Card #8 – Others – How Will They React And Or Influence The Client

REVERSALS
In its reversed guise the tower is generally not as frightening of an arcana card. In this reversal the card is reminding you of the many troubles you are experiencing or are about to encounter. It is indeed a poor omen to have the tower in reversal. Yet don’t get to down as the just is that it is nothing monumental which may have you thinking that you’re glad you don’t have the tower straight up! All joking aside you would be smart to play it safe for awhile and allow The Tower (reversed) to pass you by. It is important that you allow for caution as the warning is one that can predict bigger unpleasantness in your future. It is best not to rock the boat at this time in other words. Indeed the tower reversed is bad luck.
This reversal shows that my continuing troubles with others spiritually and physically in life still has a long way to go for me. So these unhappiness’s may surely continue on into this month. I must then try to Relax and hope for these unpleasant occurrences to hopefully pass me by.
Card #9 – What is Hidden In The Client (Myself)

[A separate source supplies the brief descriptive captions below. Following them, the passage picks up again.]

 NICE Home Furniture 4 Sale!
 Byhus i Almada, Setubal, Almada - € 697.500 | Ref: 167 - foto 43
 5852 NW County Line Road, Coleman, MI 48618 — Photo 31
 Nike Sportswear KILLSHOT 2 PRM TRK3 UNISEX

The most Obvious Card in the Tarot Arcana, here it is reversed showing my Very Close Relationship with Death itself, that it is reversed only shows that I am right on target, since Death itself is nothing new to me personally. So therefore Death this month will not be all that visible to others. Giving me a ‘Leg Up’ on difficult matters.
Card #10 – The Final Outcome – The Result

REVERSALS
You’re likely not too happy in love at this time and could be rather disagreeable to others. You are likely very distant to those who usually love you the most. Unrequited love is not unlikely in this position and if you are suffering from this malady then at least the tarot arcana is aware of your plight. You are likely experiencing feelings of rejection in general. You are most likely not giving much of yourself to others and they don’t have much to go on lately.

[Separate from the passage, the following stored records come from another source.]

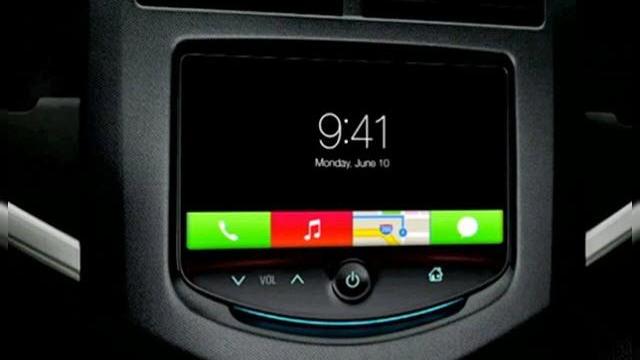 <b>Initiativa "iOS in the car" debuteaza saptamana viitoare, posibil cu iOS 7.1</b>Suntem în perioada debutului sezonului de Formula 1 și astfel e inevitabilă discuția despre mașini. Ei bine, se pare că iOS și automobilele vor avea ceva în comun începând cu săptămâna viitoare, când va debuta inițiativa "iOS în the car"....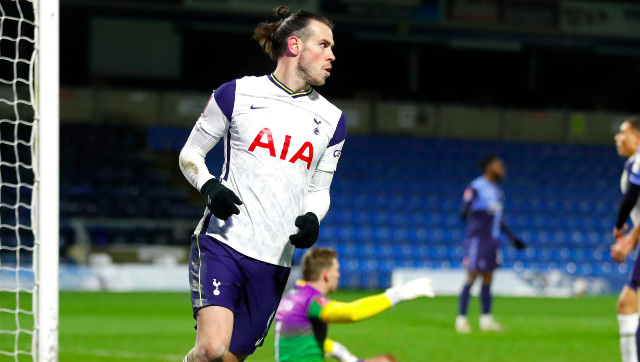 Wales footballer Gareth Bale willing to boycott social media in bid to combat online abuse Wales footballer Gareth Bale willing to boycott social media in bid to combat online abuse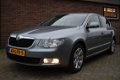 Skoda Superb - 1.4 TSI Comfort Business Line '10 Leder Clima Leder - 1 - Thumbnail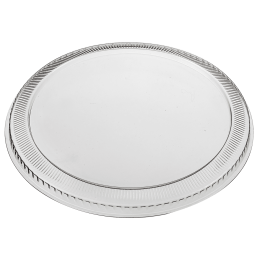 Coperchio per ciotola Tulip' da 160 ml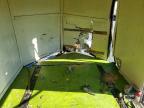 2021 Freedom Enclosed Cargo Trailer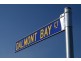 Lot 4 Dalmont Bay Court, Inverloch VIC 3996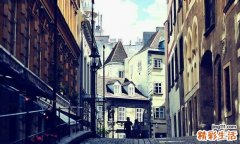 中医对慢支如何分型？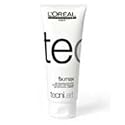 L'oreal - tecni.art Fix Max Gel - 200ml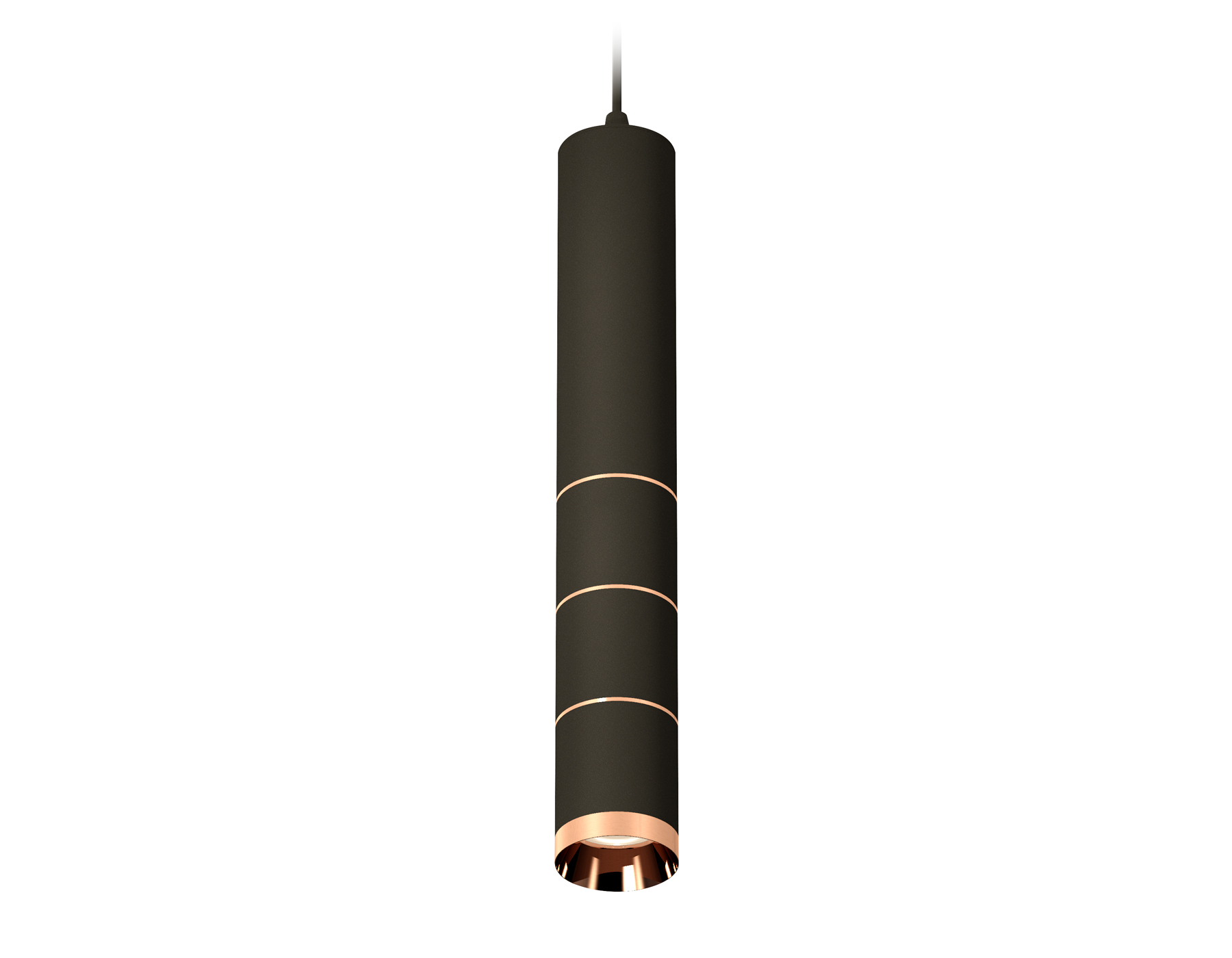 Подвесной светильник Techno spot XP6302060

Well, thanks! I won’t have much Love to look forward to this month then, as Reversed The Lovers shows me that I’m not exactly doing very well in this most important area! And actually I haven’t felt much Love in my life, for many years now. On the better side of this Reversal is that at least Love has shown up and hopefully this card is showing that at least I may be having at least a bit of Love entering my life, even if it is, at first unsuccessful! I always did enjoy Unrequited Love in my early years, and wouldn’t mind ‘falling’ for ’someone’ in the near future, so I’ll at least be hopeful about this during this New and Hopefully exciting Month.
CULMINATION
This reading has been very positive for me, for a long time now I’ve avoided Reading my own cards and have let much time go by, as I found it extremely difficult to get a ‘New’ look into my life, with my great troubles of the past circling my very life for so very long. I feel a good change coming with this new reading however and see now that my instincts were correct to wait for these many months, and hope rather completely that my life has turned a corner, finally, that was indeed not my own fault but a Curse of Circumstances and lack of Knowledge of my very own Surroundings. I refuse to Blame others however, and simply continue to live as long as I breathe with the hope that I may yet one day may enjoy the Larger and Wider World which Awaits me.